Appeal judges have found that a £20,000 fine given to a care home where an Alzheimer’s resident drank cleaning fluid from a bottle in his room was “unduly lenient”.
Lady Wise and her colleagues Lord Boyd and Lord Matthews quashed the penalty given to the owners of the Tigh-Na-Muirn home in Monifieth, Angus on Friday.
The judges, who were sitting at the Court of Criminal Appeal in Edinburgh, increased the fine to £60,000.
The court was sitting in a case which was brought to it by Crown lawyers.
Prosecutor Alan Cameron told the court in July 2023 how Sheriff Jillian Martin Brown didn’t properly consider the circumstances surrounding David Fyffe’s death in May 2020.
Mr Fyffe was aged 90 when he died from ammonia poisoning four days after drinking the liquid at Tigh-Na-Muirn home in Monifieth, Angus, three years ago.
The company responsible for the home, Tigh-Na-Muirn Ltd, pleaded guilty to breaching health and safety laws earlier this year at Dundee Sheriff Court.
The company, which has 120 staff, 59 residents, and has an annual turnover of up to £10m, admitted failing to ensure residents were not exposed to risks to their health and safety.
It failed to assess the risk of storing cleaning fluid in rooms and to ensure residents were not exposed to hazardous cleaning chemicals from March 20 to June 1 2020.
Sheriff Martin Brown said she was required to impose a sentence which was “no more severe” than was necessary.
She said that the incident took place during the Covid pandemic and that staff were acting in “extremely challenging circumstances” to keep residents safe and that the incident was an “isolated” one.
Mr Cameron told the appeal court in Edinburgh that the sheriff had given too much consideration to the “mitigatory” factors in the case and that she had taken the wrong approach to sentencing.
In a written judgment published on Friday, Lady Wise upheld the submissions made to the court by Mr Cameron.
She wrote: “The sheriff gave inadequate consideration to the degree of risk and the extent of the danger, and failed to recognise that the breach was not an isolated incident but continued over a period of time.
“This flawed approach has led to the imposition of an unduly lenient sentence. Accordingly, we must consider an appropriate level of fine of new.
“The offence occurred in a care home when the Covid-19 pandemic was at its full height and when care homes in particular were operating under enormous pressure.

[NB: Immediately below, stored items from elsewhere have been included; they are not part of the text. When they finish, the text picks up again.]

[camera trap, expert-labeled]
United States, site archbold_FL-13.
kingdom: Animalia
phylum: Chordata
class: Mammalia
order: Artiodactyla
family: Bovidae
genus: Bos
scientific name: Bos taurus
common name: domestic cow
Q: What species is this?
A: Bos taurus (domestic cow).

“We also recognise that the offence occurred as a result of staff attempting to ensure that residents were kept safe by minimising items coming in and out of resident’s rooms and possibly spreading infection.
“Nevertheless, we consider that the fine imposed by the sheriff failed to fulfil sufficiently the relevant sentencing objective of punishment and deterrence.
“For these reasons, we shall allow the appeal, quash the sentence and substitute a fine of £60,000, reduced from a starting point of £90,000 in light of the early plea.”
Dundee sheriff court heard that Mr Fyfe, who also suffered from other health issues, had been confined to his room after contracting Covid-19.
Depute procurator fiscal Jane Hilditch said Mr Fyfe was found seriously unwell in his room by staff at the height of the first pandemic lockdown in May 2020.
Mr Fyfe was transferred to Ninewells Hospital for monitoring but gradually deteriorated the following day. He was moved to palliative care and died on May 31, 2020.
A post-mortem examination revealed that the primary cause of death resulted from the ingestion of an ammonia-based cleaning product called Steri-Germ.
Sheriff Martin Brown said she considered “mitigating factors” in her decision.
However, in the judgment issued on Friday, Lady Wise said the company pleaded to breaching health and safety laws between March 20, 2020 and June 1, 2020.
Lady Wise wrote: “The sheriff seems to have overlooked, or at least not placed any emphasis on, the period of the libel.
“For two-and-a-half months the company breached a standard that they had hitherto adhered to, namely of ensuring that residents were protected from any risk of ingesting hazardous substances by keeping these in a locked cupboard.
“Accordingly, the sheriff was wrong to categorise the incident as an isolated one as there was a continuing breach.
“The simple and effective procedure of keeping locked boxes outside the room of any resident who was isolating following Mr Fyfe’s death illustrates that had the proposal to store the substances in a resident’s en-suite bathroom been risk assessed in any meaningful way, a different result would have ensued.
“The direction given to the care home required them to consider how best to isolate a Covid-19 positive resident while minimising any other risks to health and life.
“They failed to make any appropriate assessment for the whole period. The sheriff’s assessment failed to take sufficient account of the fact that the failure led directly to Mr Fyfe’s death.
“Further as he was a vulnerable person with reduced cognitive function with far less staff contact because of the requirement to isolate, there was a heightened responsibility to assess any risk arising from his isolation and changed hygiene practices.
“All of these factors ought to have been taken into account.”
Lady Wise also concluded that if the company hadn’t admitted its guilt, the most appropriate fine to give it would be £90,000.